▶ [THE INPUT]:

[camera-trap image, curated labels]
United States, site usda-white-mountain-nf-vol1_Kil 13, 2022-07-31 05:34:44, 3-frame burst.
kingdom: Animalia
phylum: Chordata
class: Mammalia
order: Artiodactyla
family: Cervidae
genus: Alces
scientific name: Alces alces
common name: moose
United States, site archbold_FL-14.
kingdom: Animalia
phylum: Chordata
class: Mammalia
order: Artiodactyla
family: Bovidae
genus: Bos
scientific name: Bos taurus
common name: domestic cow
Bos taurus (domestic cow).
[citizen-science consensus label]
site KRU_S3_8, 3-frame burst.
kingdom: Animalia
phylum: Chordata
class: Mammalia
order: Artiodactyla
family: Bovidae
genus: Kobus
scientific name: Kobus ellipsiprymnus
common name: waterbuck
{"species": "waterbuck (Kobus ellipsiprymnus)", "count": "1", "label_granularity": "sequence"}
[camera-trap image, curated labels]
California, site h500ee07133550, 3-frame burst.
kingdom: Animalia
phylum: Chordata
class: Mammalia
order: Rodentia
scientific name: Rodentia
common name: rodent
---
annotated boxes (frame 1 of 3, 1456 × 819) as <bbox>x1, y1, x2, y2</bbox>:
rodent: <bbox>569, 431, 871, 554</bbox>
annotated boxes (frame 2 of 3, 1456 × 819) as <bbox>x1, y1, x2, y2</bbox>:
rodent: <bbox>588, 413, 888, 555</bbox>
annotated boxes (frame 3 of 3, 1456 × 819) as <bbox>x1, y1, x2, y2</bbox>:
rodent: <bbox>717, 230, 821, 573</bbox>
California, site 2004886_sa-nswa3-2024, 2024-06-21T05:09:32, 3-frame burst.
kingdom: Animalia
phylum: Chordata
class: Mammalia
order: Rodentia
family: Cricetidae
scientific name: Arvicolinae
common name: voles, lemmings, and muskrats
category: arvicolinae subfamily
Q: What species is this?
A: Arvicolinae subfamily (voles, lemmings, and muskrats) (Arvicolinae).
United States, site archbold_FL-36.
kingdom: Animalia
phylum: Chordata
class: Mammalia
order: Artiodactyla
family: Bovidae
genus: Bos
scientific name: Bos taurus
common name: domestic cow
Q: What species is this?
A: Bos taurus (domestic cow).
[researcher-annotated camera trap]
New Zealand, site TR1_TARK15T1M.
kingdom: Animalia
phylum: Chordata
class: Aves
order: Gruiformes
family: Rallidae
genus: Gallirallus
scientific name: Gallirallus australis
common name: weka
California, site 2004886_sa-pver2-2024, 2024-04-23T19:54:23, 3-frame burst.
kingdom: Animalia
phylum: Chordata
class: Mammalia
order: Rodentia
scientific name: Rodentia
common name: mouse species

▶ [WHAT YOU NEED TO DO]:
Exactly as shown, give every record again.

▶ [SOLUTION TO THE EXERCISE]:
[camera-trap image, curated labels]
United States, site usda-white-mountain-nf-vol1_Kil 13, 2022-07-31 05:34:44, 3-frame burst.
kingdom: Animalia
phylum: Chordata
class: Mammalia
order: Artiodactyla
family: Cervidae
genus: Alces
scientific name: Alces alces
common name: moose
United States, site archbold_FL-14.
kingdom: Animalia
phylum: Chordata
class: Mammalia
order: Artiodactyla
family: Bovidae
genus: Bos
scientific name: Bos taurus
common name: domestic cow
Bos taurus (domestic cow).
[citizen-science consensus label]
site KRU_S3_8, 3-frame burst.
kingdom: Animalia
phylum: Chordata
class: Mammalia
order: Artiodactyla
family: Bovidae
genus: Kobus
scientific name: Kobus ellipsiprymnus
common name: waterbuck
{"species": "waterbuck (Kobus ellipsiprymnus)", "count": "1", "label_granularity": "sequence"}
[camera-trap image, curated labels]
California, site h500ee07133550, 3-frame burst.
kingdom: Animalia
phylum: Chordata
class: Mammalia
order: Rodentia
scientific name: Rodentia
common name: rodent
---
annotated boxes (frame 1 of 3, 1456 × 819) as <bbox>x1, y1, x2, y2</bbox>:
rodent: <bbox>569, 431, 871, 554</bbox>
annotated boxes (frame 2 of 3, 1456 × 819) as <bbox>x1, y1, x2, y2</bbox>:
rodent: <bbox>588, 413, 888, 555</bbox>
annotated boxes (frame 3 of 3, 1456 × 819) as <bbox>x1, y1, x2, y2</bbox>:
rodent: <bbox>717, 230, 821, 573</bbox>
California, site 2004886_sa-nswa3-2024, 2024-06-21T05:09:32, 3-frame burst.
kingdom: Animalia
phylum: Chordata
class: Mammalia
order: Rodentia
family: Cricetidae
scientific name: Arvicolinae
common name: voles, lemmings, and muskrats
category: arvicolinae subfamily
Q: What species is this?
A: Arvicolinae subfamily (voles, lemmings, and muskrats) (Arvicolinae).
United States, site archbold_FL-36.
kingdom: Animalia
phylum: Chordata
class: Mammalia
order: Artiodactyla
family: Bovidae
genus: Bos
scientific name: Bos taurus
common name: domestic cow
Q: What species is this?
A: Bos taurus (domestic cow).
[researcher-annotated camera trap]
New Zealand, site TR1_TARK15T1M.
kingdom: Animalia
phylum: Chordata
class: Aves
order: Gruiformes
family: Rallidae
genus: Gallirallus
scientific name: Gallirallus australis
common name: weka
California, site 2004886_sa-pver2-2024, 2024-04-23T19:54:23, 3-frame burst.
kingdom: Animalia
phylum: Chordata
class: Mammalia
order: Rodentia
scientific name: Rodentia
common name: mouse species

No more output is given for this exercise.